Cofactors and LU Decomposition
The determinant
of a 2\times 2 matrix is easy. For bigger matrices you need a system —
and the two classic tools point in opposite directions. Cofactor expansion is the
elegant, recursive definition of the determinant; LU decomposition is the
fast, practical way a computer actually solves linear systems. This page teaches both, and when to
reach for each.
Cofactor expansion
To find a determinant, pick any row (or column) and expand along it. For each entry
a_{ij}, delete its row and column to get a smaller minor
M_{ij}, attach the checkerboard sign, and add up:
\det A = \sum_{j} a_{ij}\,C_{ij}, \qquad C_{ij} = (-1)^{i+j} M_{ij}.
The signs (-1)^{i+j} form a checkerboard
\begin{smallmatrix}+&-&+\\-&+&-\\+&-&+\end{smallmatrix}.
Expanding the 3\times 3 matrix along its top row:
\det\begin{bmatrix} 1 & 2 & 3 \\ 0 & 4 & 5 \\ 1 & 0 & 6 \end{bmatrix} = 1\begin{vmatrix}4&5\\0&6\end{vmatrix} - 2\begin{vmatrix}0&5\\1&6\end{vmatrix} + 3\begin{vmatrix}0&4\\1&0\end{vmatrix} = 1(24) - 2(-5) + 3(-4) = 22.
It is exact and wonderful for proofs — but expanding an n\times n
determinant this way costs about n! multiplications. For a
20\times 20 matrix that's astronomically slow. So we compute
determinants a different way in practice: by elimination.
LU decomposition
Gaussian elimination turns a matrix into an upper-triangular U by
subtracting multiples of one row from those below. If you record those multipliers in a
lower-triangular L (with 1s on its diagonal),
you have factored the matrix as
A = L\,U, \qquad L \text{ lower-triangular}, \quad U \text{ upper-triangular}.
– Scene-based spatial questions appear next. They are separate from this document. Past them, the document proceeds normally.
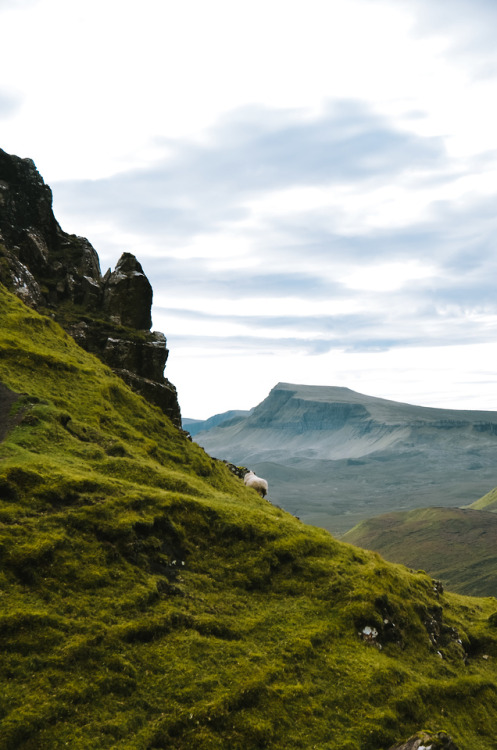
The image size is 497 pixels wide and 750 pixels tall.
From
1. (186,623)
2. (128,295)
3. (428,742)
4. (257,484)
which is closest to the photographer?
(428,742)

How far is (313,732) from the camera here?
21.8 m

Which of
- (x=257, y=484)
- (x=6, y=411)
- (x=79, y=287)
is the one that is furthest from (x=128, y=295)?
(x=6, y=411)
Watch the elimination build L and U — press Run:
type Matrix = number[][];
function lu(A: Matrix): { L: Matrix; U: Matrix } {
const n = A.length;
const U: Matrix = A.map((row) => [...row]); // copy; becomes upper-triangular
const L: Matrix = A.map((_, i) => A.map((_, j) => (i === j ? 1 : 0))); // identity
for (let k = 0; k < n; k++) {
for (let i = k + 1; i < n; i++) {
const m = U[i][k] / U[k][k]; // the multiplier to zero out U[i][k]
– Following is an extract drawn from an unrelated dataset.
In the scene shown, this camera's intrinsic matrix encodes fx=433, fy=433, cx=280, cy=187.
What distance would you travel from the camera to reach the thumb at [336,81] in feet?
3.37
L[i][k] = m; // remember it in L
for (let j = k; j < n; j++) U[i][j] -= m * U[k][j];
}
}
return { L, U };
}
const A: Matrix = [
[2, 1, 1],
[4, 3, 3],
[8, 7, 9],
];
const { L, U } = lu(A);
console.log("L =", JSON.stringify(L));
console.log("U =", JSON.stringify(U));
// The determinant falls out for free: product of U's diagonal.
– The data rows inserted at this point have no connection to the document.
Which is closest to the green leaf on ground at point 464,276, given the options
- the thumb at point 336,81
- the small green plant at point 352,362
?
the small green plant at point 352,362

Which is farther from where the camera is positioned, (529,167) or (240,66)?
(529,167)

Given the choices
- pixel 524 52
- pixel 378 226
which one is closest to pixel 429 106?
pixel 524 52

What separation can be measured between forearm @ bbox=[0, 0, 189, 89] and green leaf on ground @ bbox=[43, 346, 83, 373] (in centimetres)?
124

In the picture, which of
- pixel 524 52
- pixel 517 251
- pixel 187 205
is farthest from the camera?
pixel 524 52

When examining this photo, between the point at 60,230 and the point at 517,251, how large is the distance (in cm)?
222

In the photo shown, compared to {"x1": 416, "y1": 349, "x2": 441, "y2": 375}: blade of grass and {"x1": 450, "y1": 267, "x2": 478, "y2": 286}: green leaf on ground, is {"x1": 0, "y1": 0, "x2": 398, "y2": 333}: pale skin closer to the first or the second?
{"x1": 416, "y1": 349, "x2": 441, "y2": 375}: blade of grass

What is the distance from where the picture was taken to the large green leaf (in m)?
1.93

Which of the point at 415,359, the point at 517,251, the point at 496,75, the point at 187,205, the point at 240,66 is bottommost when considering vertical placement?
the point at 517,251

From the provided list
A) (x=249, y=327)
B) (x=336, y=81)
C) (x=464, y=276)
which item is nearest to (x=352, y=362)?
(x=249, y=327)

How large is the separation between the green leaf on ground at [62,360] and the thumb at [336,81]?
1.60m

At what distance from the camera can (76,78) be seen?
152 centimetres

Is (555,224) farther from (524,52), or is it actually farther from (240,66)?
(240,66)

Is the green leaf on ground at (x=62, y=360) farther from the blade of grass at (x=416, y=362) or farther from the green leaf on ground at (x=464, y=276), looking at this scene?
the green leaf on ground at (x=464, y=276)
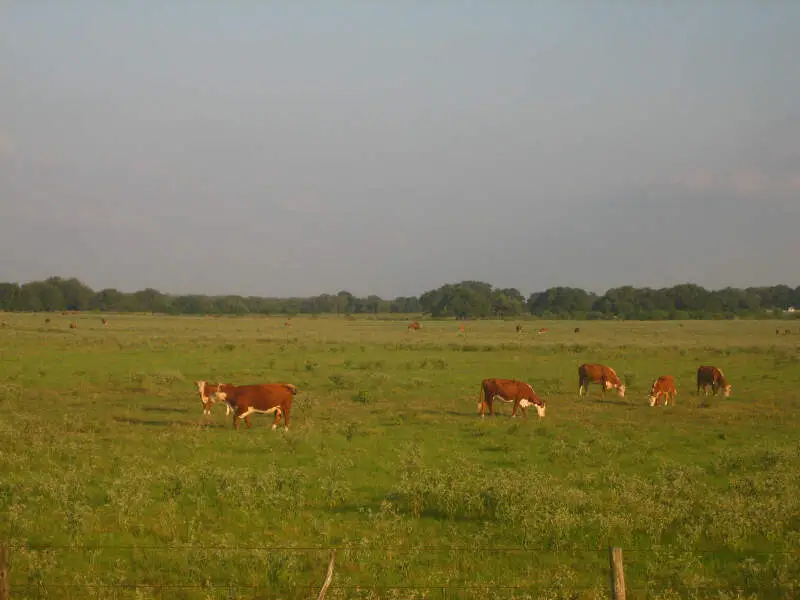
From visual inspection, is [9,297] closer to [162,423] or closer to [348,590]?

const det = U[0][0] * U[1][1] * U[2][2];
console.log("det A =", det);
Once you have A = LU, solving A\mathbf{x} = \mathbf{b}
is two easy triangular solves: forward-substitute
L\mathbf{y} = \mathbf{b}, then back-substitute
U\mathbf{x} = \mathbf{y}. And the determinant is just the product of
U's diagonal — because the determinant of a triangular matrix is the
product of its diagonal, and \det L = 1.
- Cofactor expansion:
\det A = \sum_j a_{ij}(-1)^{i+j}M_{ij} — exact, but
O(n!).
- LU decomposition: A = LU via elimination — solve
systems and get \det A in O(n^3).
- The determinant of a triangular matrix is the product of its diagonal.
You rarely want A^{-1} itself — you want to solve
A\mathbf{x} = \mathbf{b}, often for many different
\mathbf{b}. Computing the inverse and multiplying is slower and less
numerically stable than doing the elimination once as A = LU and reusing
that factorisation for every right-hand side with cheap triangular solves. It's why "never invert
the matrix" is a mantra in numerical computing — factor it instead.
-
Plain LU breaks if a pivot U[k][k] is zero (you'd
divide by zero). Real implementations swap rows first — partial pivoting —
giving PA = LU. It's also essential for numerical accuracy.
-
Don't use cofactor expansion for big determinants — its n! cost is
hopeless past small sizes. Use it for theory and 2\times2 /
3\times3 by hand; use elimination for everything else.